SHORT EXERCISE = Recast every line of the entries below as a JSON list of strings, one string per line, with blank lines omitted. Leave the pictures out.

Rows drawn from a dataset =
------------------------------------------------------------------------

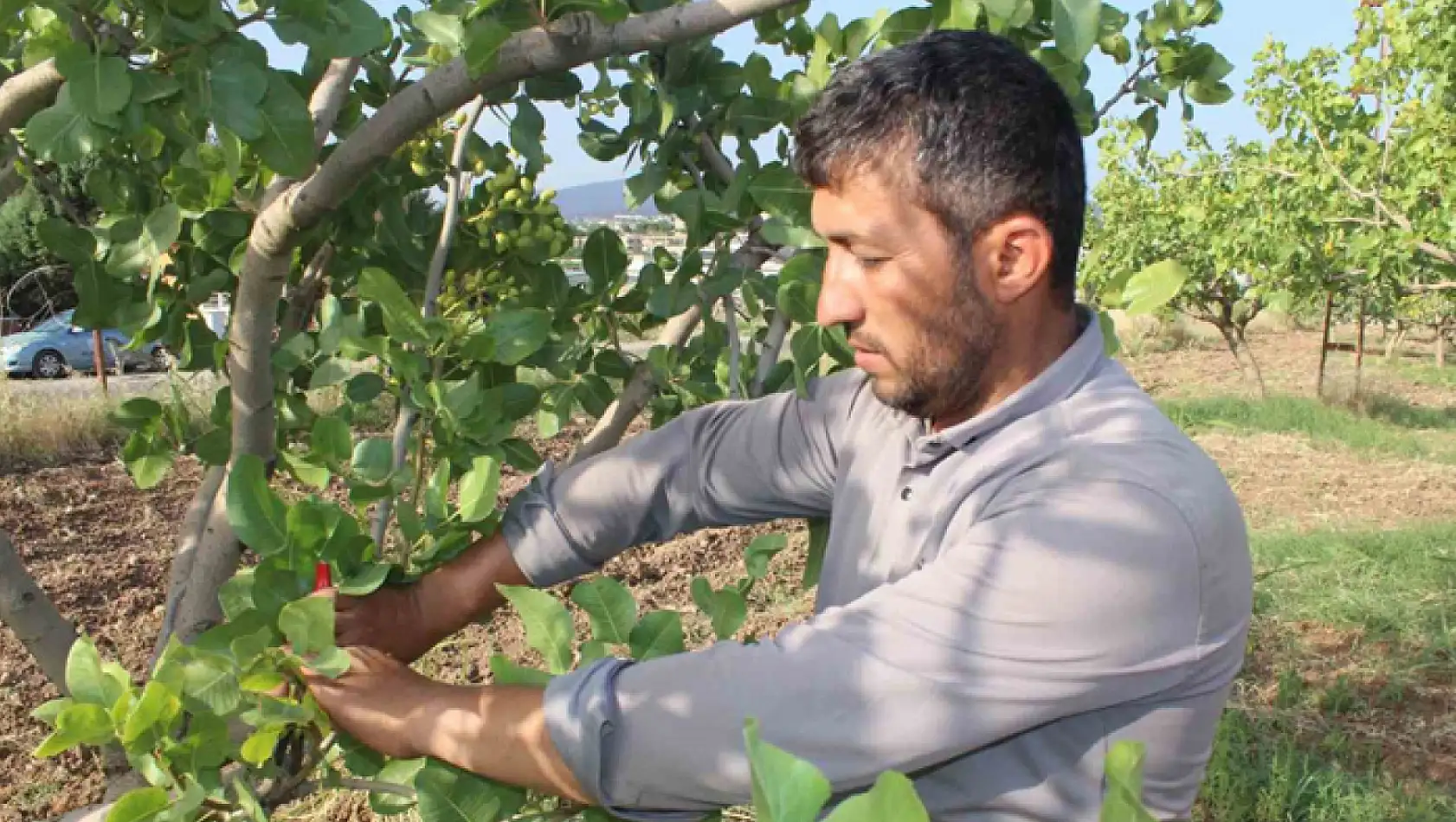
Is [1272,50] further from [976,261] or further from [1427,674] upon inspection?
[976,261]

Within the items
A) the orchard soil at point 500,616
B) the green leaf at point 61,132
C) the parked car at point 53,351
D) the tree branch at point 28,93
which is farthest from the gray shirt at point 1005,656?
the parked car at point 53,351

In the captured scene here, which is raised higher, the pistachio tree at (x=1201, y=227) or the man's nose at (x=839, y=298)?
the man's nose at (x=839, y=298)

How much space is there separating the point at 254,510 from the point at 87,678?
22 centimetres

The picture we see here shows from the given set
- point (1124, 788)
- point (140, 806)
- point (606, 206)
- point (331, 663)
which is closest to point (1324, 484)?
point (606, 206)

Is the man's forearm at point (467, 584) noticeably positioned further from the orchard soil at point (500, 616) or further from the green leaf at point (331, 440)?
the orchard soil at point (500, 616)

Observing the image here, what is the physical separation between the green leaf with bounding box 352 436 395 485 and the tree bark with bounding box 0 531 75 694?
72 cm

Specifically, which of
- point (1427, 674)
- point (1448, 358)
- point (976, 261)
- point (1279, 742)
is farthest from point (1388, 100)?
point (1448, 358)

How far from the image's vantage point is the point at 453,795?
115 centimetres

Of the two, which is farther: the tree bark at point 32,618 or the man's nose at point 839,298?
the tree bark at point 32,618

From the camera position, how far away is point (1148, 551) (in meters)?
1.07

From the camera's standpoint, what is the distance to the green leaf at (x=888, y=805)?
21.4 inches

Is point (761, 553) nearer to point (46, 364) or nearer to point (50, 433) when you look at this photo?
point (50, 433)

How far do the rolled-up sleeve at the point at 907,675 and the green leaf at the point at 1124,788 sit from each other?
427 mm

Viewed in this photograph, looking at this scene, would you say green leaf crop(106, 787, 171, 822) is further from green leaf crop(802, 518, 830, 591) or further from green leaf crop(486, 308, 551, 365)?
green leaf crop(802, 518, 830, 591)
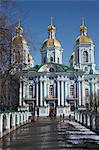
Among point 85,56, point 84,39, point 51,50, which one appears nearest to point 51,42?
point 51,50

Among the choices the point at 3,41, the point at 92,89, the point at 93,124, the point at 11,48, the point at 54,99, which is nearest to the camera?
the point at 3,41

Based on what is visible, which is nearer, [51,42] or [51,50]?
[51,50]

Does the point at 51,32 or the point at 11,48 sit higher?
the point at 51,32

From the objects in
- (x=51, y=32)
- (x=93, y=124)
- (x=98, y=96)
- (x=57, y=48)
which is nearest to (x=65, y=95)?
(x=98, y=96)

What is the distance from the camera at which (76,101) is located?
238 feet

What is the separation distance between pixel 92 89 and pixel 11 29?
194 ft

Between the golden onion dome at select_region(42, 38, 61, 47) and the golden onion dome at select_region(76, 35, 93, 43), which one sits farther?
the golden onion dome at select_region(76, 35, 93, 43)

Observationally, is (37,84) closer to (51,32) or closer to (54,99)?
(54,99)

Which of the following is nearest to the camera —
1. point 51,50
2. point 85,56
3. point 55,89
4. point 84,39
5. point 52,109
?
point 52,109

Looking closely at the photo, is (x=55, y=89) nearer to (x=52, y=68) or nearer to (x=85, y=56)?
(x=52, y=68)

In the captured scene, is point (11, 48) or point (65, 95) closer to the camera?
point (11, 48)

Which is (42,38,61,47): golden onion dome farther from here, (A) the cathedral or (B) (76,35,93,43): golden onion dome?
(B) (76,35,93,43): golden onion dome

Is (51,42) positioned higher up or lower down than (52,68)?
higher up

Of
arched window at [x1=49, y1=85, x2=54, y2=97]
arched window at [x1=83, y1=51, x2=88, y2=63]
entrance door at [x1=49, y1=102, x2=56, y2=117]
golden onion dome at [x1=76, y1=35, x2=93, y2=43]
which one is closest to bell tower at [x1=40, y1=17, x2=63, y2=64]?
golden onion dome at [x1=76, y1=35, x2=93, y2=43]
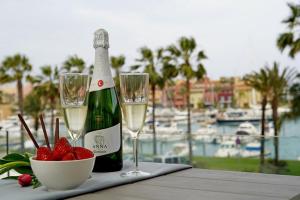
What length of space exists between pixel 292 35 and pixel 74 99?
12391 mm

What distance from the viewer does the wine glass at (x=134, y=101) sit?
46.8 inches

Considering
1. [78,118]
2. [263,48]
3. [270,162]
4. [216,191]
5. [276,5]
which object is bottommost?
[270,162]

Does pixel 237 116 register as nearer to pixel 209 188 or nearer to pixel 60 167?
pixel 209 188

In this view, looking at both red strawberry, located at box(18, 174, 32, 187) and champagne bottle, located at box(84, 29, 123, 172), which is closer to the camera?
red strawberry, located at box(18, 174, 32, 187)

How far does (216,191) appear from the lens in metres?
0.98

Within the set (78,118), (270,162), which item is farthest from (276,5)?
(78,118)

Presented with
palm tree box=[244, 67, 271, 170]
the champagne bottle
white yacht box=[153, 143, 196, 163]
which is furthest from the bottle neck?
palm tree box=[244, 67, 271, 170]

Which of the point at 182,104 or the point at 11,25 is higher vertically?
the point at 11,25

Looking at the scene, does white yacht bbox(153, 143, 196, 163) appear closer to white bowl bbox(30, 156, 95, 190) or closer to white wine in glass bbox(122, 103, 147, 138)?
white wine in glass bbox(122, 103, 147, 138)

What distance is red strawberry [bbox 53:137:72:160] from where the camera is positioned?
3.24 feet

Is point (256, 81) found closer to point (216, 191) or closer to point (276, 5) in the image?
point (276, 5)

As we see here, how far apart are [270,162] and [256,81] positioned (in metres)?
13.0

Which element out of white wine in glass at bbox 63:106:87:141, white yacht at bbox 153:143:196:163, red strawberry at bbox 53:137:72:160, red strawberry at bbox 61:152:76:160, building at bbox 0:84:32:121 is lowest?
white yacht at bbox 153:143:196:163

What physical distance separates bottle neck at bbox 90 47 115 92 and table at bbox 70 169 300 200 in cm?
34
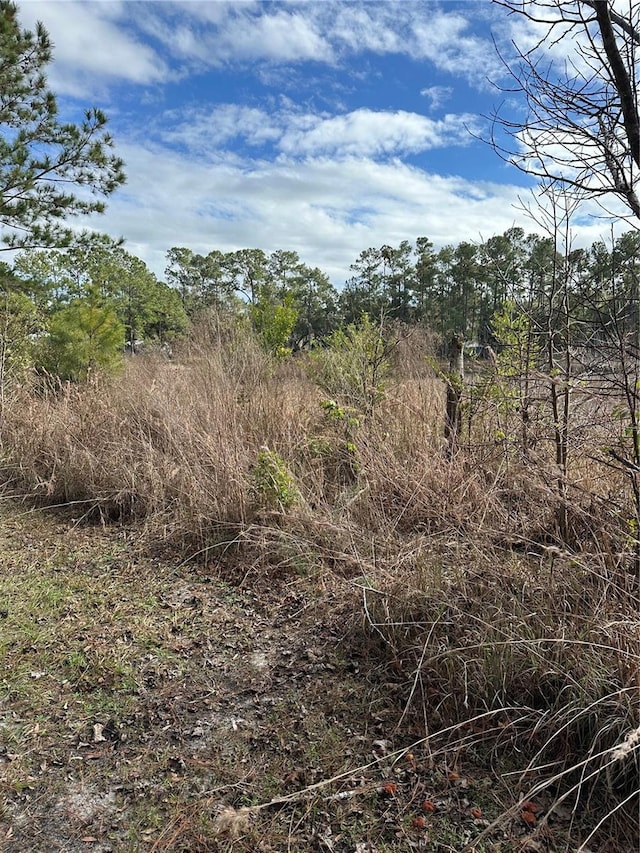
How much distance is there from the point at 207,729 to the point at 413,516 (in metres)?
1.66

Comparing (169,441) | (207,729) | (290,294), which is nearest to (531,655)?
(207,729)

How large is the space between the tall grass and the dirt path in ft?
0.65

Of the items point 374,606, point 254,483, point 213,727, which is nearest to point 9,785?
point 213,727

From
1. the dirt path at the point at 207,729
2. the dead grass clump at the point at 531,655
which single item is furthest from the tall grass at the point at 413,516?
the dirt path at the point at 207,729

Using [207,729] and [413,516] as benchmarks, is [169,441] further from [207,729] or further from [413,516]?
[207,729]

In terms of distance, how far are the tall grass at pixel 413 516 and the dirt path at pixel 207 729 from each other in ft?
0.65

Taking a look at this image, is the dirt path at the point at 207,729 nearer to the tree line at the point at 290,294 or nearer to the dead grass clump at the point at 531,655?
the dead grass clump at the point at 531,655

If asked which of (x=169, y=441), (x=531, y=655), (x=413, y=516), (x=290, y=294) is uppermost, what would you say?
(x=290, y=294)

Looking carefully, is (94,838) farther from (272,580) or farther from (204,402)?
(204,402)

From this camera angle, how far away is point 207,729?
195cm

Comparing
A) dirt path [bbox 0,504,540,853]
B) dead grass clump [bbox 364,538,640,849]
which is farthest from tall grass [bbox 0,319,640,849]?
dirt path [bbox 0,504,540,853]

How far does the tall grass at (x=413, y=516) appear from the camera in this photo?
170 cm

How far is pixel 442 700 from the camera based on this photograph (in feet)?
6.18

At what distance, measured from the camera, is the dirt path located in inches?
59.7
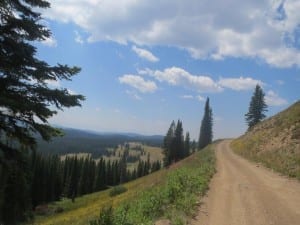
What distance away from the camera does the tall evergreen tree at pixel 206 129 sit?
114 metres

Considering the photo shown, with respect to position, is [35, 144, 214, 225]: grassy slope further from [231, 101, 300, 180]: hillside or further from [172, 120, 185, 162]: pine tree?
[172, 120, 185, 162]: pine tree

------------------------------------------------------------------------

WRITTEN ANSWER =
[
  "Is [1272,50] further from [976,261] or further from [1427,674] upon inspection?",
  "[976,261]",
  "Within the items",
  "A) the orchard soil at point 500,616",
  "B) the green leaf at point 61,132",
  "C) the parked car at point 53,351",
  "D) the tree branch at point 28,93",
  "which is farthest from the gray shirt at point 1005,656?",
  "the parked car at point 53,351",
  "In the captured scene here, which is raised higher, the pistachio tree at (x=1201, y=227) or the man's nose at (x=839, y=298)?",
  "the man's nose at (x=839, y=298)",
  "How much space is there separating the point at 254,510 from the point at 87,678?",
  "22 centimetres",
  "The picture we see here shows from the given set",
  "- point (1124, 788)",
  "- point (140, 806)",
  "- point (606, 206)",
  "- point (331, 663)",
  "which is closest to point (1324, 484)?",
  "point (606, 206)",
  "Is the man's forearm at point (467, 584) noticeably positioned further from the orchard soil at point (500, 616) or further from the green leaf at point (331, 440)?",
  "the orchard soil at point (500, 616)",
  "Observing the image here, what is the physical separation between the green leaf with bounding box 352 436 395 485 and the tree bark with bounding box 0 531 75 694?",
  "72 cm",
  "Specifically, which of",
  "- point (1427, 674)",
  "- point (1448, 358)",
  "- point (976, 261)",
  "- point (1279, 742)",
  "is farthest from point (1388, 100)?",
  "point (1448, 358)",
  "How far from the image's vantage point is the point at 453,795?",
  "115 centimetres",
  "Of the two, which is farther: the tree bark at point 32,618 or the man's nose at point 839,298?",
  "the tree bark at point 32,618",
  "From the camera position, how far away is point (1148, 551) (in meters)?",
  "1.07",
  "From the camera's standpoint, what is the distance to the green leaf at (x=888, y=805)?",
  "21.4 inches",
  "Is point (761, 553) nearer to point (46, 364) or nearer to point (50, 433) when you look at this photo?",
  "point (50, 433)",
  "How far do the rolled-up sleeve at the point at 907,675 and the green leaf at the point at 1124,788 sit from each other?",
  "427 mm",
  "Viewed in this photograph, looking at this scene, would you say green leaf crop(106, 787, 171, 822) is further from green leaf crop(802, 518, 830, 591) or further from green leaf crop(486, 308, 551, 365)?",
  "green leaf crop(802, 518, 830, 591)",
  "Among point 85,56, point 84,39, point 51,50, which one appears nearest to point 51,42?",
  "point 51,50",
  "Among the choices the point at 3,41, the point at 92,89, the point at 93,124, the point at 11,48, the point at 54,99, which is nearest to the camera?",
  "the point at 3,41",
  "Based on what is visible, which is nearer, [51,42] or [51,50]?",
  "[51,50]",
  "Does the point at 51,32 or the point at 11,48 sit higher?",
  "the point at 51,32",
  "From the objects in",
  "- (x=51, y=32)",
  "- (x=93, y=124)",
  "- (x=98, y=96)",
  "- (x=57, y=48)",
  "which is nearest to (x=65, y=95)?",
  "(x=98, y=96)",
  "What is the distance from the camera at which (76,101) is located?",
  "238 feet",
  "What is the separation distance between pixel 92 89 and pixel 11 29?",
  "194 ft",
  "Between the golden onion dome at select_region(42, 38, 61, 47) and the golden onion dome at select_region(76, 35, 93, 43), which one sits farther?",
  "the golden onion dome at select_region(76, 35, 93, 43)",
  "Observationally, is (37,84) closer to (51,32) or closer to (54,99)?",
  "(54,99)",
  "Which of the following is nearest to the camera —",
  "1. point 51,50",
  "2. point 85,56",
  "3. point 55,89",
  "4. point 84,39",
  "5. point 52,109",
  "?",
  "point 52,109",
  "Looking closely at the photo, is (x=55, y=89) nearer to (x=52, y=68) or nearer to (x=85, y=56)?",
  "(x=52, y=68)",
  "In the captured scene, is point (11, 48) or point (65, 95) closer to the camera?",
  "point (11, 48)",
  "Which is (42,38,61,47): golden onion dome farther from here, (A) the cathedral or (B) (76,35,93,43): golden onion dome?",
  "(B) (76,35,93,43): golden onion dome",
  "Is (51,42) positioned higher up or lower down than (52,68)?",
  "higher up",
  "Of",
  "arched window at [x1=49, y1=85, x2=54, y2=97]",
  "arched window at [x1=83, y1=51, x2=88, y2=63]",
  "entrance door at [x1=49, y1=102, x2=56, y2=117]",
  "golden onion dome at [x1=76, y1=35, x2=93, y2=43]",
  "which one is closest to bell tower at [x1=40, y1=17, x2=63, y2=64]?",
  "golden onion dome at [x1=76, y1=35, x2=93, y2=43]",
  "What length of space exists between pixel 292 35 and pixel 74 99?",
  "12391 mm",
  "What distance from the viewer does the wine glass at (x=134, y=101) sit?",
  "46.8 inches",
  "Considering",
  "1. [78,118]",
  "2. [263,48]",
  "3. [270,162]",
  "4. [216,191]",
  "5. [276,5]",
  "which object is bottommost?",
  "[270,162]",
  "Does pixel 237 116 register as nearer to pixel 209 188 or nearer to pixel 60 167?",
  "pixel 209 188",
  "In this view, looking at both red strawberry, located at box(18, 174, 32, 187) and champagne bottle, located at box(84, 29, 123, 172), which is closer to the camera?",
  "red strawberry, located at box(18, 174, 32, 187)",
  "How far does (216,191) appear from the lens in metres?",
  "0.98",
  "Within the set (78,118), (270,162), which item is farthest from (276,5)?",
  "(78,118)",
  "Presented with",
  "palm tree box=[244, 67, 271, 170]",
  "the champagne bottle",
  "white yacht box=[153, 143, 196, 163]",
  "which is furthest from the bottle neck?",
  "palm tree box=[244, 67, 271, 170]",
  "Which of the point at 182,104 or the point at 11,25 is higher vertically?",
  "the point at 11,25",
  "Looking at the scene, does white yacht bbox(153, 143, 196, 163) appear closer to white bowl bbox(30, 156, 95, 190) or closer to white wine in glass bbox(122, 103, 147, 138)?",
  "white wine in glass bbox(122, 103, 147, 138)",
  "What distance is red strawberry [bbox 53:137:72:160] from where the camera is positioned?",
  "3.24 feet",
  "Is point (256, 81) found closer to point (216, 191) or closer to point (276, 5) in the image?",
  "point (276, 5)",
  "As we see here, how far apart are [270,162] and [256,81] positioned (in metres)?",
  "13.0",
  "Which element out of white wine in glass at bbox 63:106:87:141, white yacht at bbox 153:143:196:163, red strawberry at bbox 53:137:72:160, red strawberry at bbox 61:152:76:160, building at bbox 0:84:32:121 is lowest?",
  "white yacht at bbox 153:143:196:163",
  "What physical distance separates bottle neck at bbox 90 47 115 92 and table at bbox 70 169 300 200 in cm?",
  "34",
  "How much distance is there from the point at 207,729 to the point at 413,516 (in metres)?",
  "1.66",
  "Comparing (169,441) | (207,729) | (290,294), which is nearest to (531,655)?",
  "(207,729)",
  "How large is the space between the tall grass and the dirt path in ft?",
  "0.65",
  "Of the items point 374,606, point 254,483, point 213,727, which is nearest to point 9,785?",
  "point 213,727",
  "From",
  "1. the dirt path at the point at 207,729",
  "2. the dead grass clump at the point at 531,655",
  "which single item is furthest from the tall grass at the point at 413,516?",
  "the dirt path at the point at 207,729",
  "Using [207,729] and [413,516] as benchmarks, is [169,441] further from [207,729] or further from [413,516]?",
  "[207,729]",
  "In terms of distance, how far are the tall grass at pixel 413 516 and the dirt path at pixel 207 729 from each other in ft?",
  "0.65",
  "Taking a look at this image, is the dirt path at the point at 207,729 nearer to the tree line at the point at 290,294 or nearer to the dead grass clump at the point at 531,655?",
  "the dead grass clump at the point at 531,655",
  "If asked which of (x=169, y=441), (x=531, y=655), (x=413, y=516), (x=290, y=294) is uppermost, what would you say?",
  "(x=290, y=294)",
  "Looking carefully, is (94,838) farther from (272,580) or farther from (204,402)?",
  "(204,402)",
  "From this camera angle, how far away is point 207,729?",
  "195cm",
  "Comparing",
  "A) dirt path [bbox 0,504,540,853]",
  "B) dead grass clump [bbox 364,538,640,849]",
  "which is farthest from tall grass [bbox 0,319,640,849]?",
  "dirt path [bbox 0,504,540,853]",
  "How far does the tall grass at (x=413, y=516) appear from the camera in this photo?",
  "170 cm",
  "How far is pixel 442 700 from the camera based on this photograph (in feet)?",
  "6.18",
  "At what distance, measured from the camera, is the dirt path located in inches?",
  "59.7",
  "What distance away from the camera does the tall evergreen tree at pixel 206 129 sit?",
  "114 metres",
  "Considering the photo shown, with respect to position, is [35, 144, 214, 225]: grassy slope further from [231, 101, 300, 180]: hillside or further from [172, 120, 185, 162]: pine tree?",
  "[172, 120, 185, 162]: pine tree"
]